Millennials often say their biggest challenge is being lumped into one category, as if everyone’s needs and aspirations are identical. Plan participants have a similar problem of being bucketed too broadly. But just because they share the same retirement plan doesn’t mean their backgrounds—and investment savvy—are homogenous.
Every participant is different. But despite their differences, participants can still be grouped into three personas, according to our research, Inside the Minds of Plan Participants. In fact, based on responses to 14 investment-related statements, three groups have consistently emerged: Capable, Eager and Conservative. We think plan sponsors can boost engagement and confidence by engaging each persona on its distinctive terms (Display).
Defining Three Distinct Investor Personas
The three groups—roughly of equal proportions based on years of surveys—have specific characteristics beyond demographics. Each persona reflects an investment style, learning preference, engagement level, risk profile and other qualities:
- Capable – Confident, knowledgeable investors who score high on our financial literacy test and have higher plan account balances
- Eager – Younger participants with greater enthusiasm and confidence but lower literacy scores, and—likely because they skew younger—lower account balances
- Conservative – Cautious, diligent savers with lower confidence and investing acumen, yet they may know (or need) more than they realize
Stronger Engagement Requires Targeted Outreach
Broad-reaching plan communications are a good start, especially if the messaging is straightforward, uses storytelling visuals and always includes a call to action. But the path to better retirement planning engagement, and outcomes, also requires hands-on messaging.
To engage more deeply with plan participants, connections need high-touch relevance, which is harder to achieve with a wider net. We believe that grouping participants by these distinct investor personas can help plan sponsors discover better ways to connect with participants—communicating and engaging with them on their own terms to foster better long-term results. The idea is to understand participants first to provide more of what they find useful.
Generating retirement confidence and investment knowledge, for example, has been an ongoing challenge for sponsors. The pandemic exacerbated the problem in recent years, but the trend began well beforehand. One reason: the growing use of default options and automated plan features. Although these features are incredibly helpful in many ways, they don’t require ongoing sponsor outreach or proactive participant engagement, which we are finding can lead to surprises down the road. This could explain why a growing number of participants eventually think they won’t hit their retirement income goals, or why retirees look back and wish they saved more.

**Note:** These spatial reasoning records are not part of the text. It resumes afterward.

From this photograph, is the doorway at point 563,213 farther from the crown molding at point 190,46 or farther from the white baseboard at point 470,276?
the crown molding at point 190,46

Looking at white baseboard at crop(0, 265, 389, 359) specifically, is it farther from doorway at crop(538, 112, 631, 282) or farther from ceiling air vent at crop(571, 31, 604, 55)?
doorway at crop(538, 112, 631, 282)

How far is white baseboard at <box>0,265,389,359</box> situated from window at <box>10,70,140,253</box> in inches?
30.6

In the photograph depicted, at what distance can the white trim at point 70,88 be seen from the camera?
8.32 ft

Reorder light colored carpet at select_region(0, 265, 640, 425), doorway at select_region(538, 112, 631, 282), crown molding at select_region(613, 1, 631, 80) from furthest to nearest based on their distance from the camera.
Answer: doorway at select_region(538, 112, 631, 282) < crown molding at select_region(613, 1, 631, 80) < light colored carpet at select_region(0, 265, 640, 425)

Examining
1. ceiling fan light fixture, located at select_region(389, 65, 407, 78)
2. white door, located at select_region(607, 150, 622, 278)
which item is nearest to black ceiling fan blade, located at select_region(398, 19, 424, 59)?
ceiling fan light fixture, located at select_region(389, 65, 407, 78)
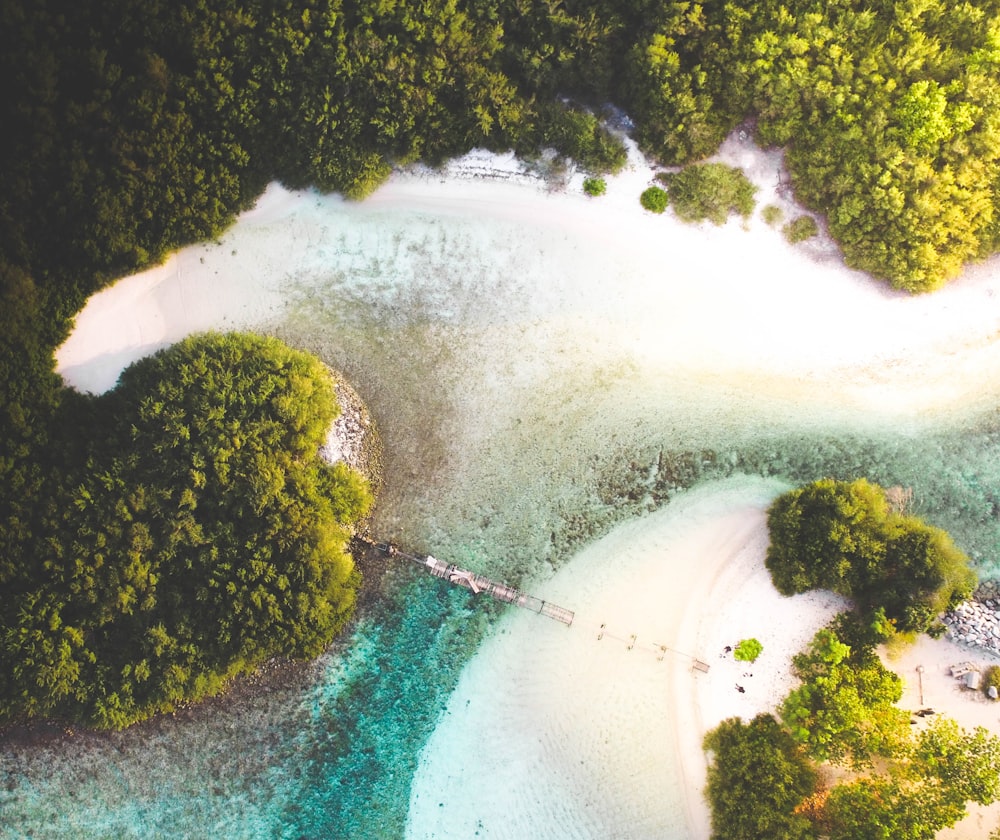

Even Capable Participants Need Help
Compared with other personas, Capable participants are long-term investors, financial planning enthusiasts and confident decision makers (Display). But even though they’re quite self-reliant, they can still use plan sponsor help.
For example, many Capables may be too aggressively postured in their investment mix and need timely reminders of the potential downside to taking too much risk. Thought-provoking content about the risks and rewards of different investment types or perspective on trending topics, like market volatility challenges or the long-term effects of inflation, can be helpful, too.
Encourage the Eager, But Reinforce Their Need to Plan
Eager participants need more guidance than encouragement. They typically spend more than they save, have the most debt and don’t follow a financial plan compared with other personas (Display). Their confidence tracks moderately high, but more importantly, they demonstrate a sponge-like thirst for financial knowledge. The key is to harness their enthusiasm and competitive drive by showing them ways to “win” at retirement.
Since they skew younger, eager participants probably see retirement as too far off to warrant action today. But they’re also highly malleable, and their tendency to wait can be turned into a positive by demonstrating the advantage of extra time when the right actions are taken today. For example, financial wellness programs focused on paying down debt or following a financial plan can be especially relevant.
Conservative Savers Need a Nudge into More Growth-Friendly Waters
Conservative personas see themselves as savers more than investors. They’re the most averse to market volatility and least likely to lock in a specific investment strategy (Display). They typically stick to less risky, more defensive investments like money market funds to protect their plan balances. And they’re the least retirement confident of the three personas. Though they’re older than Eagers, they have the same average account balance, which is less than half the balance of Capables.
We think many conservative investors are too cautious for their own good, and their low retirement confidence may well stem from a sense that they haven’t saved enough. That’s why they need a nudge into more growth-friendly waters—but need to feel comfortable doing it. This means using relatable examples and tutorials about effective allocation across investment types—especially to those that add growth potential over time, which is still very much on their side.
We believe there is a striking correlation between strong participant engagement and improvements in their retirement confidence. Reaching a wide swath of participants through broad outreach efforts is an effective starting point. After all, some participant goals are commonly shared, such as generating retirement income, managing market volatility and staying ahead of inflation. But participants also have distinct differences—hopes, concerns, self-awareness, personal drive, etc.—that should be acknowledged too. For sponsors, understanding what makes their participants tick and building a thoughtful communication strategy around that is the key to unlocking greater participant engagement and, ultimately, outcomes.